▶ _OBIETTIVI_
A. Stabilisci se le seguenti affermazioni concordano con il brano sull'Amazzonia, rispondendo sì o no e citando alla lettera le parole del brano che lo decidono: (i) la conversione dei cuori è ritenuta essenziale per un'ecologia responsabile; (ii) san Paolo diffuse il Vangelo con uno spirito di conquista; (iii) ai fini della tutela ambientale vanno considerati solo gli interessi della grande finanza.
B. Prosegui il brano sull'Amazzonia a partire dall'ultima frase riportata.

▶ _BRANO DA LEGGERE_
····················
Il Vangelo resta dunque sempre la base per risolvere i problemi culturali, sociali, umani ed economici dell’Amazzonia: la spoliazione e la volontà di depredare sono di per sé progetti di morte, anche a prescindere dal fuoco e dalla cenere. La conversione dei cuori è essenziale per la realizzazione di una ecologia responsabile ed idealmente siamo tutti Indios dell’ America meridionale: la conversione è l’unico ponte che permette di ricredere, di ripensare, di rivedere se lo sviluppo scelto sia o meno giusto, sia cioè in linea con le aspettative di tutti gli altri diversi aspetti non analizzati dall’unico che decide per tutti. Il problema reale è guardare al bene comune, non solo all’utilità di un singolo imprenditore, o anche di un singolo gruppo sociale.
Ripensare o rivedere vuol significare mettersi al servizio del povero, ascoltare la sua invocazione, cogliere le sue problematiche, camminare insieme e rimanere in ascolto.
S. Paolo annunciò il Vangelo a tutte le genti, aprì nuovi orizzonti al Vangelo: non avrebbe potuto realizzare quell’ideale, se non si fosse messo in ascolto delle ragioni di tutti gli altri e se non avesse ammaestrato tutte le genti con l’umiltà e la persuasione. Non uno spirito di conquista, ma di servizio: conta solo la determinazione di saper guardare al bene comune. Il ripudio di un modello, ostaggio dell’avidità di potere e del denaro, ed in cambio il rispetto della dignità e degli interessi della persona umana sono il presupposto che esclude di prendere in esame, ai fini della tutela ambientale, solo gli interessi della grande finanza.
····················
Voci sul posizionamento spaziale:
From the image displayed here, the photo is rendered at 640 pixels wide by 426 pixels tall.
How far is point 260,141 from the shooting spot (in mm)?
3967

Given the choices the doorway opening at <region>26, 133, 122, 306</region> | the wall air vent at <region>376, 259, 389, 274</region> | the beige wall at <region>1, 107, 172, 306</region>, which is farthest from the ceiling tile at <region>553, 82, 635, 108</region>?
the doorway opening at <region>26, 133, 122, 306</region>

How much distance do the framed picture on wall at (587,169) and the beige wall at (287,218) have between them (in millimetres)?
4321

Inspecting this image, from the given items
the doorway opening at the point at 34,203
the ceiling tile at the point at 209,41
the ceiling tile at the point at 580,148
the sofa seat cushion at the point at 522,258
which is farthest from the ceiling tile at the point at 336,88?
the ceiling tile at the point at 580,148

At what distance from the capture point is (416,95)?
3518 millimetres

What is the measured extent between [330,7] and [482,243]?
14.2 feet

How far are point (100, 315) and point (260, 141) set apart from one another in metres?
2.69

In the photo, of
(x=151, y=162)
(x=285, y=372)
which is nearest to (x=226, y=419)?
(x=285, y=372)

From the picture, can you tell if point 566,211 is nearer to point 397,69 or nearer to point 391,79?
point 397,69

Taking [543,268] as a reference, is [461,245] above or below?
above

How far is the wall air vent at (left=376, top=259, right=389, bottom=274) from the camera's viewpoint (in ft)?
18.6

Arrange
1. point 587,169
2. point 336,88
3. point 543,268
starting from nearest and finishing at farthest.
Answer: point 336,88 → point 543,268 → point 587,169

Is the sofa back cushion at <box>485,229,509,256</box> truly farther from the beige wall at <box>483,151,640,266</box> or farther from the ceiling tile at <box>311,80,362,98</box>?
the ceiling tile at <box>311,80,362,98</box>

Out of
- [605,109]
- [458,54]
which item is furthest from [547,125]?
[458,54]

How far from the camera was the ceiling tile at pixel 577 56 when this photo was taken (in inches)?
····················
▶ _RISULTATI ATTESI_
A.
(i) Sì: «La conversione dei cuori è essenziale per la realizzazione di una ecologia responsabile».
(ii) No: «Non uno spirito di conquista, ma di servizio».
(iii) No: «il presupposto che esclude di prendere in esame, ai fini della tutela ambientale, solo gli interessi della grande finanza».

B.
L’economia compatibile presuppone invece il rispetto di tutte le identità culturali e la conversione, pastorale e culturale, proclamata dal Sinodo. Da tutto il ragionamento sopra descritto, emergono chiaramente due punti insormontabili:

  1. Il Sinodo ha tracciato la vera via di conversione pastorale e culturale ed ha riportato al centro della Chiesa cattolica la missione a sostegno delle persone dimenticate e distaccate dalla Chiesa;
  2. Il Sinodo ha riaffermato l’armonia e la bellezza della natura richiamando l’attenzione delle persone comuni sulla difesa e valorizzazione di requisiti presenti in tutta l’opera di Dio, con tutto il significato ed il valore della creazione.
    Jacques Yves Cousteau, che fu un eminente ricercatore ed oceanografo francese, studioso del mare e di tutte le forme di vita acquatiche, mise in luce nelle sue opere letterarie il suo amore e il rispetto per la natura, per le risorse ambientali e paesaggistiche e soprattutto mise in evidenza il diritto di tutti di goderne le meraviglie, ma allo stesso tempo il dovere di tutelare e preservare le caratteristiche naturali, affinché ne possano godere tutti quelli che verranno nel futuro. Il Pianeta Terra come astronave, che deve essere autosufficiente, con tutte le sue risorse, senza sprecare o distruggere nulla. Dalle attenzioni che Cousteau ha riservato alla salute della Terra, si è sviluppata la corrente di pensiero, esaminata nelle conferenze internazionali sull’ambiente, da Rio a Johannesburg, che ha posto la Terra come centro di interesse, bisognoso di essere preso in cura, con la disciplina denominata patologia ambientale.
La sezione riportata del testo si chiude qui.